Lenin and Mussolini
Seldes spent the next ten years as an international reporter for the Chicago Tribune. He interviewed Lenin in 1922. He and three other reporters were expelled in 1923 when Soviet authorities, who routinely censored foreign reporters' telegraphed dispatches, found articles by the four reporters, disguised as personal letters, being smuggled out in a diplomatic mailpouch to avoid censorship. The expulsion was facilitated, according to Seldes, after his publisher, Colonel Robert McCormick, failed to show sufficient respect when writing to the Soviets to protest censorship.
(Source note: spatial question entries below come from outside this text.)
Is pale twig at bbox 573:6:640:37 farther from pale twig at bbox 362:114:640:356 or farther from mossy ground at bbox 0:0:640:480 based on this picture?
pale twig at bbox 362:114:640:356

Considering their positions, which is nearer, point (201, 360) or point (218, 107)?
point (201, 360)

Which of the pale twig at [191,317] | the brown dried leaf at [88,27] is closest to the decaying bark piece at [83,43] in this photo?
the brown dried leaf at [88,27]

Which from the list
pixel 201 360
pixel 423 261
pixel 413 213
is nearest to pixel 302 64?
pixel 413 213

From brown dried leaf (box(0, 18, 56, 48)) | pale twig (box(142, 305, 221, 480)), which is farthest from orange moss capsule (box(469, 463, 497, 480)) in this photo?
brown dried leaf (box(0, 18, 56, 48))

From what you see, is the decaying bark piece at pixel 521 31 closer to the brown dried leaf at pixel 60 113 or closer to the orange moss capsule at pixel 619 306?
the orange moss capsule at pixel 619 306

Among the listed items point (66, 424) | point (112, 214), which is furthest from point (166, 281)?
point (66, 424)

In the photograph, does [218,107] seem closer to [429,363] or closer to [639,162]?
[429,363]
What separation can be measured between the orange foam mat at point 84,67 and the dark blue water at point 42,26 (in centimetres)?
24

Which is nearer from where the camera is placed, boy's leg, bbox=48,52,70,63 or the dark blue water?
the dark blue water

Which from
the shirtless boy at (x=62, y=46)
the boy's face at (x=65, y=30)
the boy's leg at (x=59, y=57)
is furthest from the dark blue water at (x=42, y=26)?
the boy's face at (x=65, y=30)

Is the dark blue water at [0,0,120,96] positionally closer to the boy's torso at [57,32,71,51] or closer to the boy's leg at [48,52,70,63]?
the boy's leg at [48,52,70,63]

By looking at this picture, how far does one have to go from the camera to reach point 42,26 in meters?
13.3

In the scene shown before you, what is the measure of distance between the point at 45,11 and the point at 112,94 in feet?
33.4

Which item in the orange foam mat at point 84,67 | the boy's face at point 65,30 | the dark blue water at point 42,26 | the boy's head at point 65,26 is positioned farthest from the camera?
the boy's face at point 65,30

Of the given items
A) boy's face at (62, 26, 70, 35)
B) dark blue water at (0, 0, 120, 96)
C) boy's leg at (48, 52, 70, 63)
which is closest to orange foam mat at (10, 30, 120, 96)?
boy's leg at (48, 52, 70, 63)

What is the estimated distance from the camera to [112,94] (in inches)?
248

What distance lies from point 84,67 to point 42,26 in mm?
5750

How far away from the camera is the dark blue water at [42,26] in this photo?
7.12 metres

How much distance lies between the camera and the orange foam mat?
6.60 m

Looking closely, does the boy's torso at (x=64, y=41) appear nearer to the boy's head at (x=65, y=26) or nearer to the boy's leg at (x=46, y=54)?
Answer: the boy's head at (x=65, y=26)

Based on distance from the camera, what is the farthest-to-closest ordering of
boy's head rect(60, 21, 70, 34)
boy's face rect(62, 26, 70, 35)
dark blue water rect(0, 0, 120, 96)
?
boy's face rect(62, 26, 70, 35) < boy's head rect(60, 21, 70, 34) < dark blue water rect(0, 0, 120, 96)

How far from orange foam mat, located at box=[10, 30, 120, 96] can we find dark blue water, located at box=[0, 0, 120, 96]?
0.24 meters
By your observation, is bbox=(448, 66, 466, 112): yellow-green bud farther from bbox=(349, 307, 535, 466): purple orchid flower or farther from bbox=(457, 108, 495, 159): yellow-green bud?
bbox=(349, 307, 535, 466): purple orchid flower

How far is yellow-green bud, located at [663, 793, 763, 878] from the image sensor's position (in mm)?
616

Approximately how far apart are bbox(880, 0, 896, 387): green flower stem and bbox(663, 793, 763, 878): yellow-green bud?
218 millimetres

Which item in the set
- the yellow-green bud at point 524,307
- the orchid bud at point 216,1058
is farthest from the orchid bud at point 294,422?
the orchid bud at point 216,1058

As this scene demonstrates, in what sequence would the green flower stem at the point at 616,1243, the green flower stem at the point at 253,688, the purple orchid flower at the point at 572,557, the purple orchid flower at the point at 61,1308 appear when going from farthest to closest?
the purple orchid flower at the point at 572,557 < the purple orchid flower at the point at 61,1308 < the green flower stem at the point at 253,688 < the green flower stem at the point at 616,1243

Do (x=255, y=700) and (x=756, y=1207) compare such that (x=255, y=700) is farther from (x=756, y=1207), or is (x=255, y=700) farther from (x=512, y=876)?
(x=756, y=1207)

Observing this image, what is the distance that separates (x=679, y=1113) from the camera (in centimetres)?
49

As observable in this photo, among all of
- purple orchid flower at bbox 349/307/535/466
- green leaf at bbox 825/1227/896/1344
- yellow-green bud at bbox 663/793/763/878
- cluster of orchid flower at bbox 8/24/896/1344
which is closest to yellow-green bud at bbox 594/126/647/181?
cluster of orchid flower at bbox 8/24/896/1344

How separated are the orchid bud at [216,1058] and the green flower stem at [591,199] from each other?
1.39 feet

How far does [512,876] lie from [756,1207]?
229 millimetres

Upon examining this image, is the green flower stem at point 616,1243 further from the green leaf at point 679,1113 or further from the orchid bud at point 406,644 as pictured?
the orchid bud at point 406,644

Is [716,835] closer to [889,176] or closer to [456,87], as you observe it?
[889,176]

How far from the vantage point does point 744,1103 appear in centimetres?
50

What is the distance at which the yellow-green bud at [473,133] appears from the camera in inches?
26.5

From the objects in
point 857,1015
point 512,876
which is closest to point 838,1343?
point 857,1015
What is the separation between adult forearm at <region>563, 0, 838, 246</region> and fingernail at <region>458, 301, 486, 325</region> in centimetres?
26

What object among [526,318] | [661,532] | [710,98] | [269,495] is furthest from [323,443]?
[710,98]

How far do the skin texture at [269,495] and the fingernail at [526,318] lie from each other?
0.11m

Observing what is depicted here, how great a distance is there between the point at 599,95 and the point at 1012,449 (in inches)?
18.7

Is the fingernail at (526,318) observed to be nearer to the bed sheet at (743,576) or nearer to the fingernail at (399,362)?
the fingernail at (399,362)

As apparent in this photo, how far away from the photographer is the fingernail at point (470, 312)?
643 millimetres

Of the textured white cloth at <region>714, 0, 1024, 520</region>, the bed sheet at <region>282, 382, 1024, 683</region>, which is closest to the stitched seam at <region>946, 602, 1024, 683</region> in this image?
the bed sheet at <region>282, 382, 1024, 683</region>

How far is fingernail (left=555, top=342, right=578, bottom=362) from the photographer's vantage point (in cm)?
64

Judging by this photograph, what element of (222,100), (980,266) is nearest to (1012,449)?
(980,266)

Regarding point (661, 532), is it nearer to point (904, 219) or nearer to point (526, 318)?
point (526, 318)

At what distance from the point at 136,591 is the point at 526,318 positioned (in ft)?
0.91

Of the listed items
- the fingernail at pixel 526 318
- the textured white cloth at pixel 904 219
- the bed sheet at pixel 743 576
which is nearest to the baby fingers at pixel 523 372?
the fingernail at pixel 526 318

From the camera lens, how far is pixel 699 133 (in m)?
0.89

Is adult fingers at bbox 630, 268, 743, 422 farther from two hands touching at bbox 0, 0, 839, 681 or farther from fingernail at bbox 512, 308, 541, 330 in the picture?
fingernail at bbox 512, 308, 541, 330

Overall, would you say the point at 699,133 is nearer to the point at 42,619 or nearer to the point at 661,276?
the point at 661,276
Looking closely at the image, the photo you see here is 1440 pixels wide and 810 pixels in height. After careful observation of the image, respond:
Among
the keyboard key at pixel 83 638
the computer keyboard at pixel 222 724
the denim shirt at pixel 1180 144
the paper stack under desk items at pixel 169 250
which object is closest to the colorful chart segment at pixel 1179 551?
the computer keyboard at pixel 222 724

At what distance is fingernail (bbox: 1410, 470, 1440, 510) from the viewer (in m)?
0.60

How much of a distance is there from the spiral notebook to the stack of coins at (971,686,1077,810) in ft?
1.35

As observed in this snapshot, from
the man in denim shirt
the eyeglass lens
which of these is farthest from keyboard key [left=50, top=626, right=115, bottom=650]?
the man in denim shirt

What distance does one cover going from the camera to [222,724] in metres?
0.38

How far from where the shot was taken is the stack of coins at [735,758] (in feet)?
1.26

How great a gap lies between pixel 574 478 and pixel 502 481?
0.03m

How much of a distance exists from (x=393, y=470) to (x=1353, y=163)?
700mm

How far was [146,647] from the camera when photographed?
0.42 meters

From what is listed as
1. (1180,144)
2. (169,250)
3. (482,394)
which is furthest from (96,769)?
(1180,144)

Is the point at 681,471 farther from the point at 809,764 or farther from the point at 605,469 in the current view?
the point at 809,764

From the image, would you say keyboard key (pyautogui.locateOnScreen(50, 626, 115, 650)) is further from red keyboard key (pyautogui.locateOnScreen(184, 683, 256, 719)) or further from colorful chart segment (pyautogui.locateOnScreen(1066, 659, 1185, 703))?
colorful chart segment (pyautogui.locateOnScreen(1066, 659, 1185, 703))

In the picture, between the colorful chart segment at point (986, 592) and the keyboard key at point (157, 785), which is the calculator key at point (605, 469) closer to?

The Chicago Tribune sent him to Italy where he wrote about Benito Mussolini and the rise of fascism. Seldes investigated the murder of Giacomo Matteotti, the head of the parliamentary section of the Italian United Socialist Party. His article implicated Mussolini in the killing, and Seldes was expelled from Italy. He wrote an account of Italian censorship and intimidation of American reporters for Harper's Magazine.
In 1927, the Chicago Tribune sent Seldes to Mexico, but his articles criticizing American corporations for their use of that country's mineral rights were not well received. Seldes returned to Europe, but found that his work increasingly censored to fit the political views of the newspaper's owner, Robert R. McCormick.